Weather events are often thought of as some of the most fickle, yet unavoidable realities of living on this earth. Weather can bring joy and prosperity to the world, but also tragedy and destruction. Having a greater understanding of which events contribute to the latter may prove to be beneficial when determining what to expect and how to properly anticipate the implications of such events. In this analysis, I analyzed data from the U.S National Oceanic and Atmospheric Administration’s storm database spanning from the years 1950 to 2011 in order to answer two main questions:
After transforming and aggregating the data into analyzable formats, I created two tables that helped to answer the questions at hand. Through my analysis, I found that: tornadoes, by far, account for the largest amounts of deaths and injuries to the US population, while flooding and hurricanes account for the highest amount of damages to property and crops. The rest of this document details the entire process of the analysis as well as the entirely of the code used.

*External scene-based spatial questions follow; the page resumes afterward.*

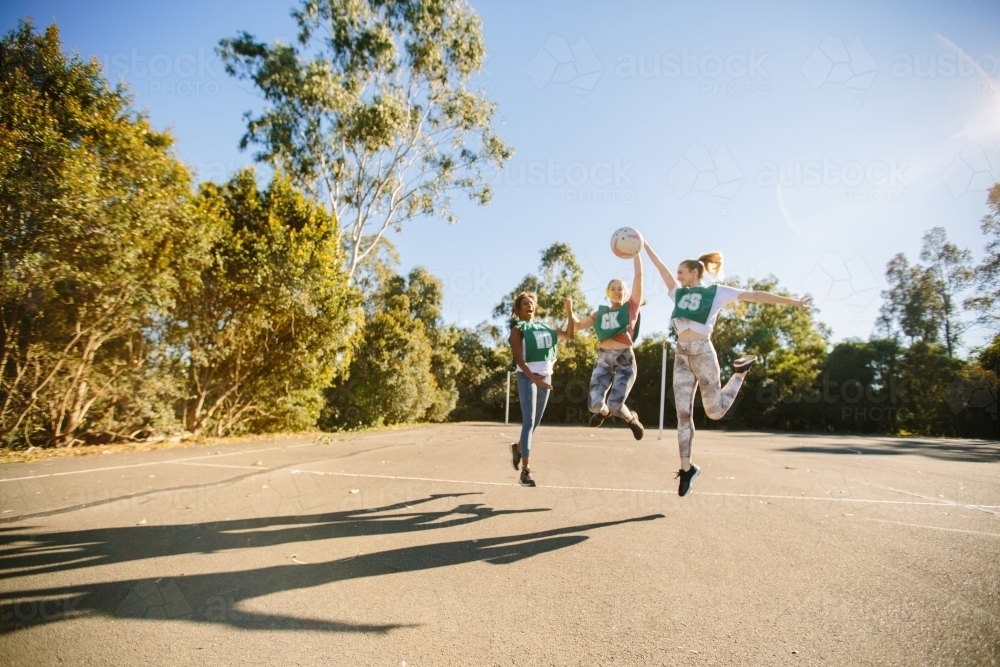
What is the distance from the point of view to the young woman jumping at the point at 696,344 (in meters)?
4.19

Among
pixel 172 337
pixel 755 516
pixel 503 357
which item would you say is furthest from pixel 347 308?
pixel 503 357

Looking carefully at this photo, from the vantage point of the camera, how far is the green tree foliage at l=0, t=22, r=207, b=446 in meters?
7.91

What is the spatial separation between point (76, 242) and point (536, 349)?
8.25 m

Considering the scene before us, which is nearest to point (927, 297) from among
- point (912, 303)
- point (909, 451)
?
point (912, 303)

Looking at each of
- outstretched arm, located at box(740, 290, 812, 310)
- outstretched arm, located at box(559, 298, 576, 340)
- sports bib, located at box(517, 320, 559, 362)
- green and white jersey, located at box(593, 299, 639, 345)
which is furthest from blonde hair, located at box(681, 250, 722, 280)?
sports bib, located at box(517, 320, 559, 362)

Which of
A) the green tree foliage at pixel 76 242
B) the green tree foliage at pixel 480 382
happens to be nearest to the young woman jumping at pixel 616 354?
the green tree foliage at pixel 76 242

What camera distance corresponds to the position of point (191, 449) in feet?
33.7

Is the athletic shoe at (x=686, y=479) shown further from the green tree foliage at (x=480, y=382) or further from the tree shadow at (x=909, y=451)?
the green tree foliage at (x=480, y=382)

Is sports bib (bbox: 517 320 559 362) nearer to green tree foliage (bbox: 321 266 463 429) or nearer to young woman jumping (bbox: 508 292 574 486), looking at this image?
young woman jumping (bbox: 508 292 574 486)

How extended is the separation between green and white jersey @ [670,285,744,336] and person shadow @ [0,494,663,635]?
1707 mm

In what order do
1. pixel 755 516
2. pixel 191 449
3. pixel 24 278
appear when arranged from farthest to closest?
1. pixel 191 449
2. pixel 24 278
3. pixel 755 516

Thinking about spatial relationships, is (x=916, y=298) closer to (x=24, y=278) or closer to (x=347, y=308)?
(x=347, y=308)

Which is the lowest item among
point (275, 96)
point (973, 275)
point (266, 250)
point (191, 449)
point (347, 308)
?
point (191, 449)

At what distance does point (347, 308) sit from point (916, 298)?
41402 millimetres
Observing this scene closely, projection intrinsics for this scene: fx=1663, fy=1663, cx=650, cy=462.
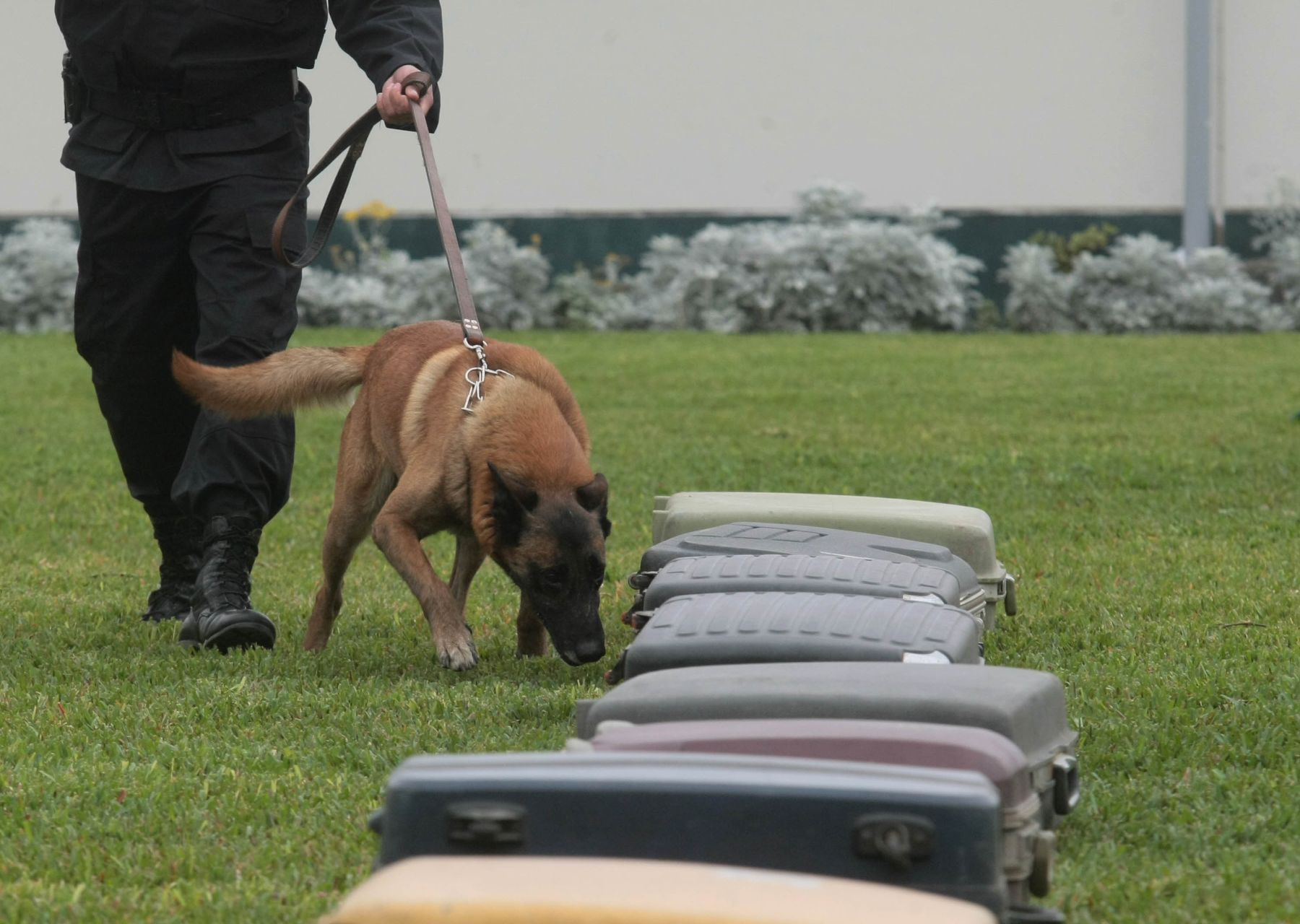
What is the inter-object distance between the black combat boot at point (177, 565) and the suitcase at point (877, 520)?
1.57 metres

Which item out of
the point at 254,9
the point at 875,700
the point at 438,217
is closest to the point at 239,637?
the point at 438,217

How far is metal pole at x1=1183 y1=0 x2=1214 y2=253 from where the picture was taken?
55.5 feet

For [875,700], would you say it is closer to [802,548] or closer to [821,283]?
[802,548]

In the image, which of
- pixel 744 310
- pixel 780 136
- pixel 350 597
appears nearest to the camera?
pixel 350 597

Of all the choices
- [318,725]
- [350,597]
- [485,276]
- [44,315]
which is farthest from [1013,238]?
[318,725]

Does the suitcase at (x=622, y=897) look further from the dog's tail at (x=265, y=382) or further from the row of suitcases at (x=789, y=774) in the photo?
the dog's tail at (x=265, y=382)

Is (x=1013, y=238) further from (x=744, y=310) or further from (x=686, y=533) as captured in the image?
(x=686, y=533)

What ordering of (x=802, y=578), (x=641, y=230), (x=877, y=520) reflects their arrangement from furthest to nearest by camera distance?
(x=641, y=230) → (x=877, y=520) → (x=802, y=578)

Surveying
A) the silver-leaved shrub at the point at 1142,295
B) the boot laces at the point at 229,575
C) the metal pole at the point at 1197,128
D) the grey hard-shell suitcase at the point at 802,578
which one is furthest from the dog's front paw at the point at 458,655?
the metal pole at the point at 1197,128

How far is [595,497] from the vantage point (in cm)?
430

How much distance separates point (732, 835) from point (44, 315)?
54.1 ft

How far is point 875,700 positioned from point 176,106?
332cm

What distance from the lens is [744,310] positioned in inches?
648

To being, I will first load in the packages I will be using. Tidyverse and magrittr are used for most of my general analyses as they streamline much of the process through useful functions and sub-packages contained within them (namely tidyverse). This is also my first time using the gt package, which is what will be used in order to create the tables for this analysis. The gtExtras package is an add-on to the gt package (includes some additional customizable features like themes) and RColorBrewer is used to add color palettes to the cells of the tables.
library(tidyverse)
library(magrittr)
library(gt)
library(gtExtras)
library(RColorBrewer)
We can now start to load/read in the data. I first code a simple “if” condition that creates a directory named “CourseProject” if there isn’t one that exists already. It then downloads the data to that directory under the file name “storm_data.csv”. From there, the working directory is set and the data is read in and assigned to a dataframe named data.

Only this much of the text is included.